Theodor Storm 'Hans und Heinz Kirch' - Eine didaktische Reflexion


Seminararbeit, 2007

13 Seiten, Note: 1,7


Leseprobe


Inhaltsverzeichnis

I. Einführung

II. Reflexion des Inhalts
II. 1. Die Sprache und Stilistik in Hans und Heinz Kirch
II. 2. Symbolik und Motive - Die Bedeutung von Schifferstuhl und Bürgerglocke

III. Didaktische Reflexion
III. 1. Zielsetzungen hinsichtlich des Textverständnisses und der Interpretation
III. 2. Mögliche Schwierigkeiten bezüglich des Textverständnisses
III. 3. Pro-/ Contra-Abwägung hinsichtlich der schulischen Thematisierung des Werkes

I. Einführung

Die vorliegende Arbeit, in deren thematischem Mittelpunkt das Werk Hans und Heinz Kirch von Theodor Storm steht, befasst sich zunächst mit der Sprache und Stilistik, die der Autor verwendet bzw. speziellen dialektalen Eigenheiten und der Problematik von Fachtermini aus dem Bereich der Seefahrt bzw. veralteten Begrifflichkeiten, die Schülern einer Mittelstufe Schwierigkeiten hinsichtlich des Textverständnisses bereiten könnten. Die Stormsche Symbolik, die in der kontextualen Heraushebung traditionell überlieferter und über Jahrhunderte hinweg nicht in Frage gestellter städtischer Rituale, wie etwa des Schifferstuhls oder der Bürgerglocke, ihren Ausdruck findet, wird ebenso thematisiert wie eine didaktische Analyse, auf die das Hauptaugenmerk der Arbeit gerichtet sein soll. Sie umfasst zum einen didaktische Zielsetzungen, also auf welche Weise Schüler mit dem Text konfrontiert werden können bzw. inwieweit Interpretation und Bezug zur heutigen Zeit verknüpft werden können, und zum anderen mögliche Verständnisschwierigkeiten, die sich den Schülern aus dem Textverständnis bzw. deren Interpretation heraus ergeben könnten. Zuletzt sollen einige Pro- und Contra-Aspekte, ob das Werk im Kontext der Schule gelesen werden sollte bzw. warum eventuell nicht, einander gegenübergestellt werden.

II. Reflexion des Inhalts

II. 1. Die Sprache und Stilistik in Hans und Heinz Kirch

Der Sprachstil, den Theodor Storm in seinem Werk Hans und Heinz Kirch durchgängig verwendet, darf wohl mit Recht als weitgehend leicht verständlich und gemessen an der Verständnisfähigkeit eines Schülers der Mittelstufe Gymnasium als altersangemessen klassifiziert werden. Der Wortschatz entspricht überwiegend dem gängigen Umgangswortschatz, so dass erklärungsbedürftige Fremdwörter weitgehend außen vor bleiben.
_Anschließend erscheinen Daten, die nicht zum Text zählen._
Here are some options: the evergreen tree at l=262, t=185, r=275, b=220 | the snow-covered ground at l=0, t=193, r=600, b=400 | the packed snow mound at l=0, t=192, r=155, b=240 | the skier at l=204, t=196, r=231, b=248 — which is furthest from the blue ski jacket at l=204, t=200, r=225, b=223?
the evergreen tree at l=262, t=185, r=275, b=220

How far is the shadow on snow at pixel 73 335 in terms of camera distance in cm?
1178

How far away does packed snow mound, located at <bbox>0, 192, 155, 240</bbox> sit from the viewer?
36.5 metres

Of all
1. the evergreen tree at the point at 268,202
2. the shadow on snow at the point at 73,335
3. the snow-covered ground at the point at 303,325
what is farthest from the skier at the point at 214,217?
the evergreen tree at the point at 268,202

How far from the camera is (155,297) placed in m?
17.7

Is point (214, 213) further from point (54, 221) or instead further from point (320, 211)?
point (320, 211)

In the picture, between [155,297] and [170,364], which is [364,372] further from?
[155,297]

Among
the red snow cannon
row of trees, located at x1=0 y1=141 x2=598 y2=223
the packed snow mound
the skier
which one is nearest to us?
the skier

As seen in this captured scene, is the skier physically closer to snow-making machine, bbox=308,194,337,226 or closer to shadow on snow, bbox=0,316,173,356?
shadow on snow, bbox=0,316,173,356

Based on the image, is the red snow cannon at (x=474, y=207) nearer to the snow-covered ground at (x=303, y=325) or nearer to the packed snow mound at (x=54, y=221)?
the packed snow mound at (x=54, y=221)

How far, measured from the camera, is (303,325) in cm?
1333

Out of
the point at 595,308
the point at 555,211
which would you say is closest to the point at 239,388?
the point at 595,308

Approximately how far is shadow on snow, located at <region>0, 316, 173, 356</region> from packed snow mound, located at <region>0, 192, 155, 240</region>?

Hinsichtlich der verwendeten Satzkonstruktionen ist zu vermerken, dass diese ebenso als leicht und gut verständlich einzuschätzen sind, da Storm auf eine Verkomplizierung des Satzbaus bzw. der Syntax etwa durch komplizierte Wendungen, die Verwendung von Einschüben oder ausgefeilte Nebensatzkonstruktionen, die das Verständnis erschweren dürften, verzichtet.

Mögliche Schwierigkeiten, die bei der Bearbeitung des Werkes in einer Klasse der gymnasialen Mittelstufe auftreten könnten, sind sprachliche Probleme hinsichtlich des - wenn auch seltenen - Gebrauchs plattdeutscher Ausdrücke. Als Beispiel genannt sei Hans Adam Kirchs Reaktion darauf, dass die Mutter Heinz Kirch auf einem Rummelplatz zuvor einen Sirupkuchen gekauft hat; er begegnet ihr mit den Worten all wedder´n Dreling umsünst utgeb´n1 (im Sinne von: wieder mal ein paar Pfennige umsonst ausgegeben). Ebenso wird eine ältere Verwandte Wiebs als Möddersch2 im Sinne einer alten Frau oder Mutter bezeichnet. Die zwei genannten Beispiele für die Verwendung plattdeutscher Sprache zeigen aber ebenso, dass sich das Gesprochene ebenso aus dem Kontext erklären kann; zudem dürften bestimmte plattdeutsche Ausdrücke bzw. Termini eher belustigend bzw. interessenserweckend wirken.

Weitere Schwierigkeiten, die im Zusammenhang mit dem Verständnis des Werkes anzusprechen sind, beziehen sich auf die verwendeten Termini, die der Seefahrt oder dem Schiffswesen entstammen. Bei der Beschreibung der Kirchendekoration fallen Begrifflichkeiten wie Barkschiff3 für Dreimaster bzw. Takelwerk für die Gesamtheit der Segeleinrichtung eines Schiffes. Andere Beispiele wären das Verb spleißen4 für die richtige Verflechtung zerrissener Taue in der Schifffahrt oder Fachtermini aus der Seemannssprache für das Inventar, die Räume oder sonstiges Zubehör auf Hochseeschiffen (wie etwa Klüversegel, Fallreepstreppe). Verglichen mit Theodor Storms wohl bekanntestem, zumindest im gymnasialen Bereich wohl meistgelesenem Werk Der Schimmelreiter beinhaltet Hans und Heinz Kirch aber weitaus weniger erklärungsbedürftige Ausdrücke, was die detailreiche Darstellung der Landschaft anbelangt.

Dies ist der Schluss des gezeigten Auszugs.